WHAT IS BEING ASKED:
Copy the records word for word, starting at the line that contains "Among the selections" and ending at the end of the records, and leave the pictures out of your copy.

DATA FOR THIS EXERCISE:

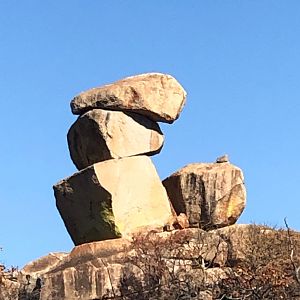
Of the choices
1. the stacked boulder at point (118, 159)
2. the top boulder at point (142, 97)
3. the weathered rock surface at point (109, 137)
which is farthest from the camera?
the top boulder at point (142, 97)

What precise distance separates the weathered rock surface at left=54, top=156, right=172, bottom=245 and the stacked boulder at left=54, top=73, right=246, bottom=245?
0.8 inches

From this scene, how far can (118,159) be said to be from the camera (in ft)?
62.5

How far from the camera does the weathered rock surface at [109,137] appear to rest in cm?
1908

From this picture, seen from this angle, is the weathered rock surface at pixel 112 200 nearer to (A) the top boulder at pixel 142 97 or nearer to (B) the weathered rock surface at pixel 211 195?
(B) the weathered rock surface at pixel 211 195

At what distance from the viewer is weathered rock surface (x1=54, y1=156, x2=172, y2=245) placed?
18.5 metres

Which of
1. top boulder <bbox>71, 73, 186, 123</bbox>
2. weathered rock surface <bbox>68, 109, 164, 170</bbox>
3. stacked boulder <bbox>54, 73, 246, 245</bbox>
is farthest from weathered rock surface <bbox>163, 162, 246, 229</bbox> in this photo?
top boulder <bbox>71, 73, 186, 123</bbox>

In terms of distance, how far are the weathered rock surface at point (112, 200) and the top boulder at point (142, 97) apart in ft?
3.42

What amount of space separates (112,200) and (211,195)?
2.47 metres

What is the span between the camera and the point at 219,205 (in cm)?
1977

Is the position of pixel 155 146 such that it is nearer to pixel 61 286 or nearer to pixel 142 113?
pixel 142 113

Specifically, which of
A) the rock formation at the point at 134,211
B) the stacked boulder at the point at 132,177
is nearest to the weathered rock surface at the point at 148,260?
the rock formation at the point at 134,211

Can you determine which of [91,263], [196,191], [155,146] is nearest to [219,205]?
[196,191]

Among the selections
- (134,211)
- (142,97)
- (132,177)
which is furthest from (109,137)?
(134,211)

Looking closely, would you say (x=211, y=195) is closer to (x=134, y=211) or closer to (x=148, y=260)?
(x=134, y=211)
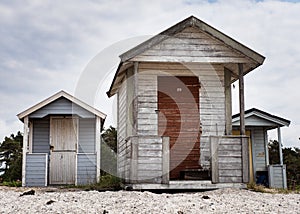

WRITTEN ANSWER:
Among the selections
- (134,211)
- (142,97)
- (132,177)
which is furthest from (109,137)?
(134,211)

Looking closely, would you say (x=211, y=195) is closer to (x=134, y=211) or closer to (x=148, y=260)?
(x=134, y=211)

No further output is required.